Here are some aspects to consider if you are investigating how to bring colleagues or the wider organization along on a transformation journey:

 

1 – Change with a capital C relies on people’s willingness to make changes

Change programs, by their nature, are necessary because human beings are involved. If your employees were robots, installing a new program would be all that’s required to make a new system or process operational and effective. Your human colleagues, however, need to be motivated – or, even better, inspired – to modify the way they have been working and do things differently.

That means effective communication is essential, via whatever medium works for your organization, be it an all-company meeting, a video message from the CEO or a thought leadership article in your company newsletter or blog. Remember, too, that communication doesn’t just mean telling, but listening to staff views and opinions on the plan to change.

If you share with your staff your vision for change, and the reason it’s necessary, you’re more likely to find them open to change and willing to help you: that small alteration in their routine, which they might otherwise have resisted, is more palatable when they understand why it’s necessary. And, as one Santander executive notes, it’s good to ensure that the “why” is relevant to the overall strategy, so staff can see how the new direction fits in with the company’s objectives.

 

2 – The “safe option” can be one form of resistance to change

The Wall Street Journal has an interesting change management project example about the leadership at a bank who’d identified the new software solution it wanted to use. But when management communicated this to the team, it was clear a number of team members had made up their minds on an alternative solution.
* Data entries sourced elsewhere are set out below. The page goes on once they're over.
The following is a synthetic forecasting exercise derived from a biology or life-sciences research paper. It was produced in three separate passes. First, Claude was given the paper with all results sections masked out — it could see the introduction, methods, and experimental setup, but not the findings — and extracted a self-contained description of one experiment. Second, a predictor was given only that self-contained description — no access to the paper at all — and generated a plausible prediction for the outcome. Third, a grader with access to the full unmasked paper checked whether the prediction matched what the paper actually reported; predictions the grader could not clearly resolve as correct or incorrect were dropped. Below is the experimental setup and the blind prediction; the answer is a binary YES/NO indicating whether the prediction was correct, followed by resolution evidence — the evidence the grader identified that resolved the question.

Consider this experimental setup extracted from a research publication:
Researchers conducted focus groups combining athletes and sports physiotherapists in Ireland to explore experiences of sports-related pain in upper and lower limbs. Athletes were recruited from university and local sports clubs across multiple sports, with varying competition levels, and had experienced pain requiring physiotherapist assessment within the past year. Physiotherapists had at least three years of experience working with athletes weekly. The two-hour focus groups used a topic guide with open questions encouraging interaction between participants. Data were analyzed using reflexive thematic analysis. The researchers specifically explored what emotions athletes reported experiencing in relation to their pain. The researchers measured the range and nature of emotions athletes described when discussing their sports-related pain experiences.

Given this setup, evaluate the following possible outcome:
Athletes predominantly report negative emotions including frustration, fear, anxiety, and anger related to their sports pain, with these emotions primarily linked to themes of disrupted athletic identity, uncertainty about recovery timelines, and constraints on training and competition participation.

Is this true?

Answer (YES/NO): NO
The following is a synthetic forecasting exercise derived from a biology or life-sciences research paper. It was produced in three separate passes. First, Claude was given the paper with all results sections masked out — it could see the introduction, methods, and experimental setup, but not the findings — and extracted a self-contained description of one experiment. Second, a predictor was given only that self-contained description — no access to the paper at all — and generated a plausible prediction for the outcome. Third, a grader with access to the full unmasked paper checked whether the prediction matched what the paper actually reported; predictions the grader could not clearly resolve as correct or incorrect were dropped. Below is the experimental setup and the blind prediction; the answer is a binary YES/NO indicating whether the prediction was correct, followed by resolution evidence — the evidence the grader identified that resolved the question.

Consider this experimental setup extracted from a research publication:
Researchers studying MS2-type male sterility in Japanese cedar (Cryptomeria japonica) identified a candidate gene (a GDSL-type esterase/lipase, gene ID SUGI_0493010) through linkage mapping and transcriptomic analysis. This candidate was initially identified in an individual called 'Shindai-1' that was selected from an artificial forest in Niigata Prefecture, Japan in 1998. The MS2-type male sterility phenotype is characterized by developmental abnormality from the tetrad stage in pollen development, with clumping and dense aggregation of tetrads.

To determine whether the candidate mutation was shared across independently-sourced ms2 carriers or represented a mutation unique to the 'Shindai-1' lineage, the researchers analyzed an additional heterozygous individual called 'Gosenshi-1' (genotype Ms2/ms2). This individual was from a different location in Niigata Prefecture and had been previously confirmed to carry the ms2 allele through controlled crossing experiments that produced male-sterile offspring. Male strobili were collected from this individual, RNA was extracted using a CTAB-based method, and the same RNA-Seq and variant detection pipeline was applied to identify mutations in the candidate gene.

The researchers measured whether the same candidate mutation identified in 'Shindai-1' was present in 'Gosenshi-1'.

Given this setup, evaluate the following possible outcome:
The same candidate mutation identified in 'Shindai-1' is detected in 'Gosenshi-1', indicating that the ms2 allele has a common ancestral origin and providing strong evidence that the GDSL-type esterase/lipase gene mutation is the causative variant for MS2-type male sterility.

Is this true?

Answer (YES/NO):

The story illustrates the extent to which familiarity – the alternative solution was from a provider whose brand the team members had heard of – can influence change programs and muddy the thinking about which direction to take. It was only when management took the step of asking the team to methodically analyze each of the two solutions in terms of the benefits to end customers that the team agreed its preferred solution wasn’t the best.

 

3 – Change is the only constant

It’s tempting for on-the-ground staff members involved in a change program to look forward to “when it’s all over” and a return to normality, albeit with the new system or process in place. But as change expert Lenore Miller notes, the enterprise will not remain static and another change program is somewhere on the horizon.

There will always be new upgrades, new technology platforms, and new product rollouts if the organization is to stay competitive and continue to innovate.

That’s why it’s vital to make change management steps and methodologies an inseparable part of project management disciplines: this increases the likelihood that team members will get used to the concept of continual change. It also helps prevent a potentially toxic cycle of failed projects and change fatigue, where negative experiences with prior programs make teams even less enthusiastic about new initiatives.